Don't beat yourself up to much. Its always hard to figure how these things happen. She could have done it in the pasture. Watch how she behaves out in the pasture and she will probably show you when she is ready to go again. Hopefully she will heal up quickly.

Grandpa Knickerbocker


----------



## ilyTango (Mar 7, 2010)

Oh, woops, forgot to be writing here. I've given her almost an entire week of absolutely no work (she's getting quite round), with her pills daily, as recommended by the vet. Yesterday I went out and made her run and get moving, and she doesn't seem to have any sign of lameness or a limp, so I'm hopeful. Of course, that's after a week of doing nothing. As soon as I start riding again she could very well develop the limp again...I'm really hesitant to ride her just because of that. What if it is chronic, and she'll never be sound again? She'd be miserable if she could only do light work for the rest of her life, and she's only 6. That's really young to retire. And if she needs an operation...my dad wouldn't do it. He'd probably rather just buy me a sound horse than pay for an expensive surgery that might not even help her anyways...I guess I just have to cheer up and hope for the best.

Well, anyways, the farrier's coming tomorrow to trim her up and shoe her, so maybe that will help a bit. I certainly hope it does.


----------



## ilyTango (Mar 7, 2010)

*And I do think it happened in the pasture. Before she was in with my dad's horses, who are big and aggressive and dominant, and for some reason, the boss mare just did NOT like Tango at ALL. She would pick on her just because she could. It got to the point where they were actually hurting Tango-I mean, hurting like me not being able to ride because she was sore-so we finally separated them. Tango's in with the 2YO filly now.

I just think I triggered the actual lameness. Always before she would have a very slight limp, just around sharp corners or before we had warmed up, but it was never really serious or stopping her from doing anything. Last week I rode her really hard, and packed in the miles, covering some relatively tough terrain (rocky gravel pit, steep hills, uneven ground etc), and me and my instructor both are pretty sure that's what caused the severity of it, and her to actually go lame.

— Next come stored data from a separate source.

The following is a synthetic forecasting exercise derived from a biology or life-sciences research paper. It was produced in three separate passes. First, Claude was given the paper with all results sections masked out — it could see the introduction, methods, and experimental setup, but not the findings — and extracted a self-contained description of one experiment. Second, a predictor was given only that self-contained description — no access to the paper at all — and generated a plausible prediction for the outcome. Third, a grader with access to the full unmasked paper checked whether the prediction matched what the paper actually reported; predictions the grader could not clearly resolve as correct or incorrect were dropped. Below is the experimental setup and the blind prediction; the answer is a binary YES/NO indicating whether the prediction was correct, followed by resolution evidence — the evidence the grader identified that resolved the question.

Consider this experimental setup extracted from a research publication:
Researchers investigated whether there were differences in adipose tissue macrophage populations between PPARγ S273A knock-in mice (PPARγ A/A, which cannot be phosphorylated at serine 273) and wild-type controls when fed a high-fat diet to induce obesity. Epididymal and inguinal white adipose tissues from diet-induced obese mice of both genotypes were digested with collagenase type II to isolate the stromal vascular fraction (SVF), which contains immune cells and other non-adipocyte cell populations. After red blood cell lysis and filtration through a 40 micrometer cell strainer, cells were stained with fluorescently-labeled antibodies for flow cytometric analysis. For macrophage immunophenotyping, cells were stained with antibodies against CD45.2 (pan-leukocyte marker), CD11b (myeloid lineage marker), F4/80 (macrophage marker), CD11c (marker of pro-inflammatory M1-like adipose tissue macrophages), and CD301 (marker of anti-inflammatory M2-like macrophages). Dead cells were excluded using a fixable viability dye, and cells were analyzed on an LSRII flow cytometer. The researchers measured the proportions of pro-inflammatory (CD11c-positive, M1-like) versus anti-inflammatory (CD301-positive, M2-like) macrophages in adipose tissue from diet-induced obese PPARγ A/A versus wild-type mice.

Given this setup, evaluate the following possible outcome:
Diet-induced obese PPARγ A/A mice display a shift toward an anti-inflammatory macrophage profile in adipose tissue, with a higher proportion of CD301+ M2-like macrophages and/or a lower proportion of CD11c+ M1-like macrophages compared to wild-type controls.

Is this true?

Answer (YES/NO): NO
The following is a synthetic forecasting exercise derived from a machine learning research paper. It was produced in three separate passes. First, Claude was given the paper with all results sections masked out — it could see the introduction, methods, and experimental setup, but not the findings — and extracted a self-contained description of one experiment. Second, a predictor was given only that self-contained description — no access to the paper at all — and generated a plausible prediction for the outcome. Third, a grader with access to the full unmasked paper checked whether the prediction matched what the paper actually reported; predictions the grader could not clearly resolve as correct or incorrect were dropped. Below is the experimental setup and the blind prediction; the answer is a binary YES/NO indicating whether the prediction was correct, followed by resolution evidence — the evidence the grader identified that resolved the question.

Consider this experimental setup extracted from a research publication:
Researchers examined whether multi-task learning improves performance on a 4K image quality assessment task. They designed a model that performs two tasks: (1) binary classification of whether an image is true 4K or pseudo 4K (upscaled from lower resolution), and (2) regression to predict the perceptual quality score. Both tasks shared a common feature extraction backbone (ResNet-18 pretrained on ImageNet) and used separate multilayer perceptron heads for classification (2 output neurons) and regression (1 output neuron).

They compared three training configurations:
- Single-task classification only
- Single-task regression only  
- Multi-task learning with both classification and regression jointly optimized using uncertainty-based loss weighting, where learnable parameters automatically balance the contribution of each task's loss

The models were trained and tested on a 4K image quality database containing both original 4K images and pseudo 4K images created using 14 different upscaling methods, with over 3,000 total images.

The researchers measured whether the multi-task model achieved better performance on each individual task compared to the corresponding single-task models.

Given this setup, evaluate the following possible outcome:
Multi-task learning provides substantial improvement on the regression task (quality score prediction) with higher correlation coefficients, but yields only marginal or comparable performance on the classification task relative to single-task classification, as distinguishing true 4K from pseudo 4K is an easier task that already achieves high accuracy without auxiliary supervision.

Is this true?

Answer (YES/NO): NO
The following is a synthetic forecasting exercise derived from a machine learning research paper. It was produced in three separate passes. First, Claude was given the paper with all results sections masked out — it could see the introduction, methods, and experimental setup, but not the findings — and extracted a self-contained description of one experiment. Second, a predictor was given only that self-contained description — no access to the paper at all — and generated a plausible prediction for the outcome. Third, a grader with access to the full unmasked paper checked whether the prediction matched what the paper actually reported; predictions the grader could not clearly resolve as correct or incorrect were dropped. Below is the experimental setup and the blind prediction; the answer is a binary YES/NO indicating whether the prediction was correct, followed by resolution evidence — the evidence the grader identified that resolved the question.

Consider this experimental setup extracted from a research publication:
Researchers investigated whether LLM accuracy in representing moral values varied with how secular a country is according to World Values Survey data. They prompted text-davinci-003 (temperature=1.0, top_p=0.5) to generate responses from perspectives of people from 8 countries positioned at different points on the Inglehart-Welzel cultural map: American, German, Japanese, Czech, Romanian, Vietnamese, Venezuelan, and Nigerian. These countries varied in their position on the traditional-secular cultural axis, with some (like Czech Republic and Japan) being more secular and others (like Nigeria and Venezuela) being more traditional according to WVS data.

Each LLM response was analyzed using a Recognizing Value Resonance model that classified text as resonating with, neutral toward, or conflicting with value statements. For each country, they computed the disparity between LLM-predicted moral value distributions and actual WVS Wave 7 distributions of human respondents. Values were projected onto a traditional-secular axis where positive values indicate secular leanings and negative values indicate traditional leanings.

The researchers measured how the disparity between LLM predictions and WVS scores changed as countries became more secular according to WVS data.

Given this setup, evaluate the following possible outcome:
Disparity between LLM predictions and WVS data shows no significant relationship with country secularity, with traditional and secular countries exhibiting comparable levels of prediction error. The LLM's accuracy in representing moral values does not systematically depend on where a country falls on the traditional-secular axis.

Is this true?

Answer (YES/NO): NO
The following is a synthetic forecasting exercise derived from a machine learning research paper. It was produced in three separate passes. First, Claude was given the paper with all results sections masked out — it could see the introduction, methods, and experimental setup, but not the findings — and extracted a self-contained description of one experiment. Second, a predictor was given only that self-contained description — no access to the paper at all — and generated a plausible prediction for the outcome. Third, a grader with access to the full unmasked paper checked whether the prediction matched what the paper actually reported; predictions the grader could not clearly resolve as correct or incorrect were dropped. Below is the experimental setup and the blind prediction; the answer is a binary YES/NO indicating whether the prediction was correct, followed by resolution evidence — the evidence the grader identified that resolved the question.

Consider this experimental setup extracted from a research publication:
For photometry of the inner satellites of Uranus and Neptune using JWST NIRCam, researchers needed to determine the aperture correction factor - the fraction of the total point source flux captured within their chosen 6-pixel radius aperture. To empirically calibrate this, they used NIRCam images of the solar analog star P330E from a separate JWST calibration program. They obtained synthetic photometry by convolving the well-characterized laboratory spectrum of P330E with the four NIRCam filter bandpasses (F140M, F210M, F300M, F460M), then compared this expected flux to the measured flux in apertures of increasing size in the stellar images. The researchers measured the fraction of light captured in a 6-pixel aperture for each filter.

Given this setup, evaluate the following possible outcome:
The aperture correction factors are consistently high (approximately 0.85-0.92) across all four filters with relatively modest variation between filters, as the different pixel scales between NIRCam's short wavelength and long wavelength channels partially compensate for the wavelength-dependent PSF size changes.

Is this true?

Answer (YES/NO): NO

*Sigh* The only thing is, at the end of that week of hard work, she was nice and quiet. I could actually trot without having to slow her down every 3 seconds. Clearly, though, it came with a large price..


----------



## xan2303 (Jul 14, 2010)

Sounds like you 2 are having an absolute blast!!! Don't feel bad about her going lame i am sure it wasn't your fault!!! Looking forward to hearing your next day of adventurous riding!!!
( it is weird not one of my horses have ever gone lame and they are always going in LOOOOOOOOONG endurance rides!!!...WEIRD!!!)


----------



## ilyTango (Mar 7, 2010)

Wednesday July 14, 2010
Back in the saddle again! But we'll get to that in a minute...

Well, the farrier came. It's so great to have a farrier come on the scheduled day! It's even more amazing to have him right on time! Seriously, the last guy we hired showed up 4 hours late, did the horses, then within a few days Tango threw her shoe. Dad tried to call him back and they planned a day for him to come, but he didn't show up or even bother to call saying he couldn't make it. How professional. Anyways, we got our original farrier back (he was just crazy busy in the spring when ours needed done) and I like him a LOT better. Tango offered a small amount of resistance, but nothing major. She pulled her foot away a few times, but she probably could've been a lot worse and she wasn't. Yeah, and she got shoes btw. Both the vet and farrier agreed it would probably help her soreness.

It cooled down later so I just wanted to take her out for a short, easy ride to see how her leg was faring. Pah! A short, easy ride? As if Tango would let me do that after keeping her in her field for a whole week! She was out for retribution! :lol: The second I was seated, she tried to move off repeatedly, so I made her back up. She put up a huge fight and wouldn't back for a few minutes, but finally, with her head shaking in frustration, she did, and we were on our way. She tried to trot without my cue, and I knew we weren't just gonna be able to go for a leisurely stroll around the field. We walked and trotted down the long field (no sign of soreness or a limp, that's good), and she got idiotic turning to face home, so I refused and made her go across the land bridge over the drainage ditch and right up to the edge of the forest.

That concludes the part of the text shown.